Opdracht A =
Beantwoord op basis van de brief over klimaatbeleid:
(i) Van welke staatssecretaris komt de brief?
(ii) Op welke datum is de brief in Den Haag gedateerd?
(iii) Over welk kalenderjaar gaat de jaarlijkse rapportage energie vervoer van de NEa?
Opdracht B =
Schrijf de brief over klimaatbeleid verder na de laatste zin van het fragment.

Bronfragment =
- - - - -

32 813 Kabinetsaanpak Klimaatbeleid

Nr. 553 BRIEF VAN DE STAATSSECRETARIS VAN INFRASTRUCTUUR EN WATERSTAAT

Aan de Voorzitter van de Tweede Kamer der Staten-Generaal

Den Haag, 29 juni 2020

Middels deze brief wil ik uw Kamer meenemen in ontwikkelingen die gerelateerd zijn aan de implementatie van de herziene Europese richtlijn hernieuwbare energie (RED2, 2018/2001/EU) en de daarbij behorende afspraken van het Klimaatakkoord (Kamerstuk 32 813, nr. 193), waaronder over de inzet van biobrandstoffen. Ook bied ik u hierbij de jaarlijkse rapportage energie vervoer over kalenderjaar 2019 van de Nederlandse Emissieautoriteit (NEa) aan1. Vervolgens neem ik u mee bij het verdere proces van de RED2-implementatie. Tot slot licht ik u in deze brief de recentelijk aan uw Kamer toegezonden ontwerp-wijziging van het Besluit energie vervoer toe, met een aanpassing voor het kalenderjaar 2021 (Kamerstuk 34 717, nr. 27).

- - - - -

Records van vragen over ruimtelijk redeneren
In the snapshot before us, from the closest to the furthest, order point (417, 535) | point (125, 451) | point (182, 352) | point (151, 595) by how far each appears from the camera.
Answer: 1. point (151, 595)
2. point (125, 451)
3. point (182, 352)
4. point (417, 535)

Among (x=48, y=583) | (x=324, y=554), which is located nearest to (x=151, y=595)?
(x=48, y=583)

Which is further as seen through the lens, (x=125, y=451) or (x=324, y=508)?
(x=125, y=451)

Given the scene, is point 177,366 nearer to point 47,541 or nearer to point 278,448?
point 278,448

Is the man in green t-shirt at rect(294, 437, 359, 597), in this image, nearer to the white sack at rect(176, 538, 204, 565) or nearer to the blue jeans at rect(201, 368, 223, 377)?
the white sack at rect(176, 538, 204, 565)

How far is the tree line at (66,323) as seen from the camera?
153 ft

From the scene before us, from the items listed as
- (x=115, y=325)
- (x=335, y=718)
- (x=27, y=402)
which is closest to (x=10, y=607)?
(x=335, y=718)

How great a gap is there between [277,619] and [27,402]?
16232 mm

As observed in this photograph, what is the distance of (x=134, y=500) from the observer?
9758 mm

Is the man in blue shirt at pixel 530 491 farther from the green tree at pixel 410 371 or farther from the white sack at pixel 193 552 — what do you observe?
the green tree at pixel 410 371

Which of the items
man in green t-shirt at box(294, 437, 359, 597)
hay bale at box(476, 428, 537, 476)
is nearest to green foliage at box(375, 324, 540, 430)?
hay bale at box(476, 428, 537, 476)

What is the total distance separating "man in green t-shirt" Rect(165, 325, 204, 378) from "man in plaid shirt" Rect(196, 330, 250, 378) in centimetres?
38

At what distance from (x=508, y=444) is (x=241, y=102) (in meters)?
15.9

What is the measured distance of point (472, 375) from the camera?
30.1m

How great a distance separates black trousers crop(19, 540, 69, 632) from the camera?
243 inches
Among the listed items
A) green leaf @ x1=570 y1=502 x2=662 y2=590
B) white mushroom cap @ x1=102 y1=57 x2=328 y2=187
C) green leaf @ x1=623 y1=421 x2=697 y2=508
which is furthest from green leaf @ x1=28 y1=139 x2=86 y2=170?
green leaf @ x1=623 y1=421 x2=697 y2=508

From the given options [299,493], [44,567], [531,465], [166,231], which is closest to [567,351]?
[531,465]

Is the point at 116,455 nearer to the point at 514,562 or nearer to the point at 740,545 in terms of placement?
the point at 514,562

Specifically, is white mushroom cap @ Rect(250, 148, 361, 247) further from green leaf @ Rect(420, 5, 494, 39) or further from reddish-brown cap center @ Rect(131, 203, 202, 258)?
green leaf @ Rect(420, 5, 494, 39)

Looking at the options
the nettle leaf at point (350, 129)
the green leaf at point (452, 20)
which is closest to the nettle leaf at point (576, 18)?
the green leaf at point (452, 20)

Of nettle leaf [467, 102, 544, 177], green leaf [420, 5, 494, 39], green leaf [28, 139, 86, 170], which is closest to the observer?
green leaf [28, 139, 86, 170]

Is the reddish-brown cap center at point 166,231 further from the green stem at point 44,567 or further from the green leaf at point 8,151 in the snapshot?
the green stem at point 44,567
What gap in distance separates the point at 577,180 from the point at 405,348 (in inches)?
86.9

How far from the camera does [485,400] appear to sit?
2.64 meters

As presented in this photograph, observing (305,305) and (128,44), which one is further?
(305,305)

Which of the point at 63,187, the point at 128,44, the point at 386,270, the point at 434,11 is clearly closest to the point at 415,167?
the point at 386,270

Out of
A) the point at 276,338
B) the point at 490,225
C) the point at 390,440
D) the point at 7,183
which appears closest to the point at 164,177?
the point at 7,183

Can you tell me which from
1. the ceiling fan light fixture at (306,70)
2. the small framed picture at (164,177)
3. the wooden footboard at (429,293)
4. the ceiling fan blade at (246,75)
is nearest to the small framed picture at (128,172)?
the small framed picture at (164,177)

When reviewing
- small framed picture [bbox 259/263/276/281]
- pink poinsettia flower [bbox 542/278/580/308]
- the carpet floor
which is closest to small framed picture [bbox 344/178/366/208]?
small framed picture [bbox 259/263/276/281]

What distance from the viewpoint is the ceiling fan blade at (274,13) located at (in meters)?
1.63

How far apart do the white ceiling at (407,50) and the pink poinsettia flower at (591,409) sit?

- - - - -

Antwoord A =
(i) Van de staatssecretaris van Infrastructuur en Waterstaat.
(ii) 29 juni 2020.
(iii) Over kalenderjaar 2019.

Antwoord B =
Hoogwaardige en verantwoorde inzet van biobrandstoffen

Zoals in het Klimaatakkoord is aangegeven zal de mobiliteitssector naar verwachting voor een belangrijk deel geleidelijk overgaan op elektriciteit en waterstof. Biobrandstoffen zijn echter de komende jaren nog nodig als transitiebrandstof voor verschillende sectoren om de klimaatambities te behalen. De snelheid van de overgang zal verschillen per sector. Ik wil toe naar steeds hoogwaardigere geavanceerde biobrandstoffen met hoge CO2-reducties in de keten. In het Klimaatakkoord zijn daarvoor middelen en normering voorzien. Daarbij wil ik biobrandstoffen op een verantwoorde wijze steeds meer inzetten waar er nog geen alternatieven voorhanden zijn. Dit geldt voor zwaar wegvervoer, maar ook voor lucht- en zeevaart. Hierbij houd ik rekening met de nationale doelen en de afspraken uit het Klimaatakkoord. De implementatie van de herziene richtlijn hernieuwbare energie voor vervoer wordt opgebouwd langs deze lijnen, bijvoorbeeld door de mate van stimulering van verschillende stromen en het geleidelijk ophogen van het percentage geavanceerd binnen de jaarverplichting. Daarbij ben ik voornemens de inzet van gebruikt frituurvet te maximeren voor het wegvervoer, zoals mogelijk wordt met de implementatie van de richtlijn. Hiermee sluit de implementatie tevens aan bij de koers van het duurzaamheidskader, zoals geschetst in het Klimaatakkoord.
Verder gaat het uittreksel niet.